GCCA

Generalised Canonical Correlation Analysis (GCCA) is a multiview extension of CCA that finds a shared embedding across all views. It does this by maximising the sum of pairwise correlations between the views in the shared space, while also applying regularisation to prevent overfitting.

class polyview.embed.gcca.GCCA(*args: Any, **kwargs: Any)

Bases: BaseMultiViewTransformer

Generalised Canonical Correlation Analysis (GCCA).

Finds a shared low-dimensional embedding G that maximises linear agreement across all views simultaneously (MAXVAR criterion). Works with M >= 2 views. When M = 2 this recovers classical CCA.

Parameters:
  • n_components (int, default=2) – Number of shared dimensions k.

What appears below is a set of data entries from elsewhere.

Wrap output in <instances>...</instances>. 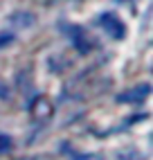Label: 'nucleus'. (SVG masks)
Instances as JSON below:
<instances>
[{"instance_id":"1","label":"nucleus","mask_w":153,"mask_h":160,"mask_svg":"<svg viewBox=\"0 0 153 160\" xmlns=\"http://www.w3.org/2000/svg\"><path fill=\"white\" fill-rule=\"evenodd\" d=\"M99 25H101V29L106 34L111 38H115V41L126 36V25L122 23V18L115 16V14H101L99 16Z\"/></svg>"},{"instance_id":"2","label":"nucleus","mask_w":153,"mask_h":160,"mask_svg":"<svg viewBox=\"0 0 153 160\" xmlns=\"http://www.w3.org/2000/svg\"><path fill=\"white\" fill-rule=\"evenodd\" d=\"M149 86H137V88H133V90H126L124 95H119V102H142V99H146L149 97Z\"/></svg>"},{"instance_id":"3","label":"nucleus","mask_w":153,"mask_h":160,"mask_svg":"<svg viewBox=\"0 0 153 160\" xmlns=\"http://www.w3.org/2000/svg\"><path fill=\"white\" fill-rule=\"evenodd\" d=\"M12 147H14V140L9 135L0 133V153H9V151H12Z\"/></svg>"},{"instance_id":"4","label":"nucleus","mask_w":153,"mask_h":160,"mask_svg":"<svg viewBox=\"0 0 153 160\" xmlns=\"http://www.w3.org/2000/svg\"><path fill=\"white\" fill-rule=\"evenodd\" d=\"M12 34H0V48H2V45H7V43H12Z\"/></svg>"}]
</instances>
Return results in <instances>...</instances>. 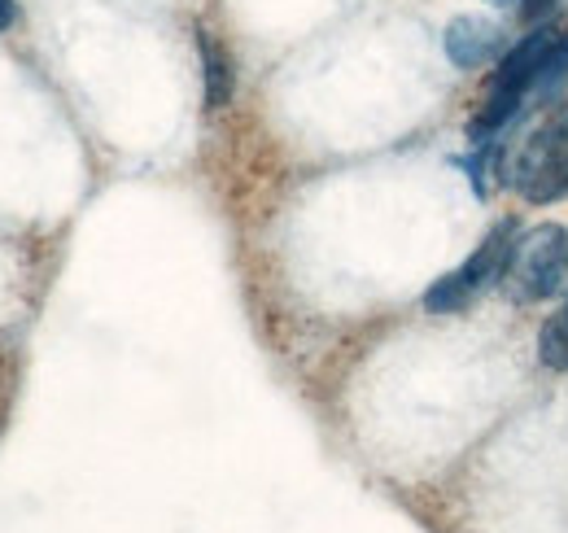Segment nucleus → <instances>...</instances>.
<instances>
[{
	"instance_id": "1",
	"label": "nucleus",
	"mask_w": 568,
	"mask_h": 533,
	"mask_svg": "<svg viewBox=\"0 0 568 533\" xmlns=\"http://www.w3.org/2000/svg\"><path fill=\"white\" fill-rule=\"evenodd\" d=\"M507 184L529 205H551L568 198V101L542 114L538 128L525 135L507 171Z\"/></svg>"
},
{
	"instance_id": "2",
	"label": "nucleus",
	"mask_w": 568,
	"mask_h": 533,
	"mask_svg": "<svg viewBox=\"0 0 568 533\" xmlns=\"http://www.w3.org/2000/svg\"><path fill=\"white\" fill-rule=\"evenodd\" d=\"M568 284V228L538 223L525 237H516L507 266H503V293L511 302H547Z\"/></svg>"
},
{
	"instance_id": "3",
	"label": "nucleus",
	"mask_w": 568,
	"mask_h": 533,
	"mask_svg": "<svg viewBox=\"0 0 568 533\" xmlns=\"http://www.w3.org/2000/svg\"><path fill=\"white\" fill-rule=\"evenodd\" d=\"M560 36L565 31H556V27H534L503 62H498L495 79H490V92H511V97H529L534 92V83H538V74L547 67V58H551V49L560 44Z\"/></svg>"
},
{
	"instance_id": "4",
	"label": "nucleus",
	"mask_w": 568,
	"mask_h": 533,
	"mask_svg": "<svg viewBox=\"0 0 568 533\" xmlns=\"http://www.w3.org/2000/svg\"><path fill=\"white\" fill-rule=\"evenodd\" d=\"M511 245H516V223H511V219H503L495 232L477 245V254L459 266V271H450V275H455V280H459V289L473 298V293H481L490 280H503V266H507Z\"/></svg>"
},
{
	"instance_id": "5",
	"label": "nucleus",
	"mask_w": 568,
	"mask_h": 533,
	"mask_svg": "<svg viewBox=\"0 0 568 533\" xmlns=\"http://www.w3.org/2000/svg\"><path fill=\"white\" fill-rule=\"evenodd\" d=\"M495 49H498V27L486 22V18L464 13V18H455V22L446 27V53H450L455 67H464V70L486 67V62L495 58Z\"/></svg>"
},
{
	"instance_id": "6",
	"label": "nucleus",
	"mask_w": 568,
	"mask_h": 533,
	"mask_svg": "<svg viewBox=\"0 0 568 533\" xmlns=\"http://www.w3.org/2000/svg\"><path fill=\"white\" fill-rule=\"evenodd\" d=\"M197 44H202V67H206V105L223 110L232 101V62H227V53L214 44L206 31L197 36Z\"/></svg>"
},
{
	"instance_id": "7",
	"label": "nucleus",
	"mask_w": 568,
	"mask_h": 533,
	"mask_svg": "<svg viewBox=\"0 0 568 533\" xmlns=\"http://www.w3.org/2000/svg\"><path fill=\"white\" fill-rule=\"evenodd\" d=\"M565 83H568V31L560 36V44L551 49V58H547V67H542V74H538L534 92H538V97H556Z\"/></svg>"
},
{
	"instance_id": "8",
	"label": "nucleus",
	"mask_w": 568,
	"mask_h": 533,
	"mask_svg": "<svg viewBox=\"0 0 568 533\" xmlns=\"http://www.w3.org/2000/svg\"><path fill=\"white\" fill-rule=\"evenodd\" d=\"M556 13V0H529L525 4V22H542V18H551Z\"/></svg>"
},
{
	"instance_id": "9",
	"label": "nucleus",
	"mask_w": 568,
	"mask_h": 533,
	"mask_svg": "<svg viewBox=\"0 0 568 533\" xmlns=\"http://www.w3.org/2000/svg\"><path fill=\"white\" fill-rule=\"evenodd\" d=\"M13 13H18V9H13V0H0V31H9V27H13Z\"/></svg>"
},
{
	"instance_id": "10",
	"label": "nucleus",
	"mask_w": 568,
	"mask_h": 533,
	"mask_svg": "<svg viewBox=\"0 0 568 533\" xmlns=\"http://www.w3.org/2000/svg\"><path fill=\"white\" fill-rule=\"evenodd\" d=\"M490 4H511V0H490Z\"/></svg>"
}]
</instances>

  • regularisation (float or list of float, default=1e-4) – Ridge regularisation added to each view’s covariance before inversion. A single float applies the same value to all views; a list gives per-view values. Larger values = stronger regularisation (useful when d_v > n or features are collinear).

  • output (str {"concat", "mean", "list"}, default="concat") – How to combine per-view projections in transform(): - “concat” : [Z1 | Z2 | … | ZM] shape (n, M*k) - “mean” : (Z1 + Z2 + … + ZM) / M shape (n, k) - “list” : [Z1, Z2, …, ZM] list of (n, k) arrays

  • centre (bool, default=True) – Subtract column means from each view before fitting.

G_

Shared embedding of the training data.

Type:

ndarray of shape (n_train, n_components)

weights_

Per-view projection matrices W(v).

Type:

list of ndarray, shape (n_features_v, n_components)

means_

Per-view column means (used to centre test data).

Type:

list of ndarray, shape (n_features_v,)

eigenvalues_

Top-k eigenvalues of the aggregated smoother matrix.

Type:

ndarray of shape (n_components,)

Examples

>>> from polyview.embed.cca import GCCA
>>> gcca = GCCA(n_components=10, output="concat")
>>> Z_train = gcca.fit_transform([X1, X2, X3])
>>> Z_test  = gcca.transform([T1, T2, T3])

References

  • Guo, C., & Wu, D. (2021). Canonical correlation analysis (CCA) based multi-view learning: An overview.

    arXiv preprint arXiv:1907.01693.

canonical_correlations() numpy.ndarray

Pairwise canonical correlations between all view pairs.

Returns:

corrs[v1, v2, :] = per-component correlation between projections of view v1 and view v2.

Return type:

ndarray of shape (n_views, n_views, n_components)

fit(views: List[numpy.ndarray], y=None) GCCA

Fit the GCCA model to the training data.

Parameters:
  • views (list of (n, d_v) arrays) – Training data from each view.

  • y (ignored)

Returns:

self – The fitted GCCA model.

Return type:

GCCA

transform(views: List) numpy.ndarray | List[numpy.ndarray]

Project views into the shared embedding space.

Parameters:

views (list of array-like of shape (n_samples, n_features_v))

Return type:

Depends on output parameter — see class docstring.